> _THE RECORDS_:
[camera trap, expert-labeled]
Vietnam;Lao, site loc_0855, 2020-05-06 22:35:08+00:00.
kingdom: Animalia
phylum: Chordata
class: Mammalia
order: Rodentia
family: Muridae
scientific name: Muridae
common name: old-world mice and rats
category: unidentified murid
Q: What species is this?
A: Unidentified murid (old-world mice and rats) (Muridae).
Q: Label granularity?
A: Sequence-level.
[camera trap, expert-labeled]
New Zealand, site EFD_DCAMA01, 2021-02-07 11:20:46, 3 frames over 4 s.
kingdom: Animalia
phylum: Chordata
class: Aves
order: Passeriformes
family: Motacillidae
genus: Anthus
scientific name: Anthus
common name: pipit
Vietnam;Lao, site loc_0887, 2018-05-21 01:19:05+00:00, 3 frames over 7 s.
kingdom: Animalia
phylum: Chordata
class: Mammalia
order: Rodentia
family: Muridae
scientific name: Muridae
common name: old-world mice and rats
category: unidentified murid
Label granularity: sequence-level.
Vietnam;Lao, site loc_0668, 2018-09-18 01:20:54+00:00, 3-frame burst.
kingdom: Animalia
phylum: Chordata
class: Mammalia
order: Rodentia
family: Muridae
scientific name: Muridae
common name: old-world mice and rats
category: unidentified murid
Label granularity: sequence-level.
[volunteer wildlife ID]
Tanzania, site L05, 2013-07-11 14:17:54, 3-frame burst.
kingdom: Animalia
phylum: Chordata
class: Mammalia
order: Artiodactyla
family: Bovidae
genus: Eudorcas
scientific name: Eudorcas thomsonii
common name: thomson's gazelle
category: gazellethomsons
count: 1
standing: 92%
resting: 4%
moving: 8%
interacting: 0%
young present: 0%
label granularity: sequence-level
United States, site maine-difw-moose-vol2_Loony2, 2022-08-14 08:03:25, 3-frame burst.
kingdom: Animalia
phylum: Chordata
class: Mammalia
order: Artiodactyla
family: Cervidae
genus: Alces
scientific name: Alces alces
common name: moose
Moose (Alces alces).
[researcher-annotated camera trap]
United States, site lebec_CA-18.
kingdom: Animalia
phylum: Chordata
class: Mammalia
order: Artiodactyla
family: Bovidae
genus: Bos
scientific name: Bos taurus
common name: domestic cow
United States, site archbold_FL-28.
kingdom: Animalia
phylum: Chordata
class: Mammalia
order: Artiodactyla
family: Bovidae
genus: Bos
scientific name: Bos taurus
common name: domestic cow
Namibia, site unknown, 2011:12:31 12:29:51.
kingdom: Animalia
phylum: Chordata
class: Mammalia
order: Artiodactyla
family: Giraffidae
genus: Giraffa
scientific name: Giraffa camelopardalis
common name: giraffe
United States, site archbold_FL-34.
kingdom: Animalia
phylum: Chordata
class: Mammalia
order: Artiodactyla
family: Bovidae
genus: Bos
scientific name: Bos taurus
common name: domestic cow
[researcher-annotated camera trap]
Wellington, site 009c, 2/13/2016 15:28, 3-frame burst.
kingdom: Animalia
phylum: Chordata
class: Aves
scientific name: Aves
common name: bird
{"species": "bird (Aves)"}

> _EXERCISE_: Reprint the whole listing above exactly.

> _OUTPUT BELOW_:
[camera trap, expert-labeled]
Vietnam;Lao, site loc_0855, 2020-05-06 22:35:08+00:00.
kingdom: Animalia
phylum: Chordata
class: Mammalia
order: Rodentia
family: Muridae
scientific name: Muridae
common name: old-world mice and rats
category: unidentified murid
Q: What species is this?
A: Unidentified murid (old-world mice and rats) (Muridae).
Q: Label granularity?
A: Sequence-level.
[camera trap, expert-labeled]
New Zealand, site EFD_DCAMA01, 2021-02-07 11:20:46, 3 frames over 4 s.
kingdom: Animalia
phylum: Chordata
class: Aves
order: Passeriformes
family: Motacillidae
genus: Anthus
scientific name: Anthus
common name: pipit
Vietnam;Lao, site loc_0887, 2018-05-21 01:19:05+00:00, 3 frames over 7 s.
kingdom: Animalia
phylum: Chordata
class: Mammalia
order: Rodentia
family: Muridae
scientific name: Muridae
common name: old-world mice and rats
category: unidentified murid
Label granularity: sequence-level.
Vietnam;Lao, site loc_0668, 2018-09-18 01:20:54+00:00, 3-frame burst.
kingdom: Animalia
phylum: Chordata
class: Mammalia
order: Rodentia
family: Muridae
scientific name: Muridae
common name: old-world mice and rats
category: unidentified murid
Label granularity: sequence-level.
[volunteer wildlife ID]
Tanzania, site L05, 2013-07-11 14:17:54, 3-frame burst.
kingdom: Animalia
phylum: Chordata
class: Mammalia
order: Artiodactyla
family: Bovidae
genus: Eudorcas
scientific name: Eudorcas thomsonii
common name: thomson's gazelle
category: gazellethomsons
count: 1
standing: 92%
resting: 4%
moving: 8%
interacting: 0%
young present: 0%
label granularity: sequence-level
United States, site maine-difw-moose-vol2_Loony2, 2022-08-14 08:03:25, 3-frame burst.
kingdom: Animalia
phylum: Chordata
class: Mammalia
order: Artiodactyla
family: Cervidae
genus: Alces
scientific name: Alces alces
common name: moose
Moose (Alces alces).
[researcher-annotated camera trap]
United States, site lebec_CA-18.
kingdom: Animalia
phylum: Chordata
class: Mammalia
order: Artiodactyla
family: Bovidae
genus: Bos
scientific name: Bos taurus
common name: domestic cow
United States, site archbold_FL-28.
kingdom: Animalia
phylum: Chordata
class: Mammalia
order: Artiodactyla
family: Bovidae
genus: Bos
scientific name: Bos taurus
common name: domestic cow
Namibia, site unknown, 2011:12:31 12:29:51.
kingdom: Animalia
phylum: Chordata
class: Mammalia
order: Artiodactyla
family: Giraffidae
genus: Giraffa
scientific name: Giraffa camelopardalis
common name: giraffe
United States, site archbold_FL-34.
kingdom: Animalia
phylum: Chordata
class: Mammalia
order: Artiodactyla
family: Bovidae
genus: Bos
scientific name: Bos taurus
common name: domestic cow
[researcher-annotated camera trap]
Wellington, site 009c, 2/13/2016 15:28, 3-frame burst.
kingdom: Animalia
phylum: Chordata
class: Aves
scientific name: Aves
common name: bird
{"species": "bird (Aves)"}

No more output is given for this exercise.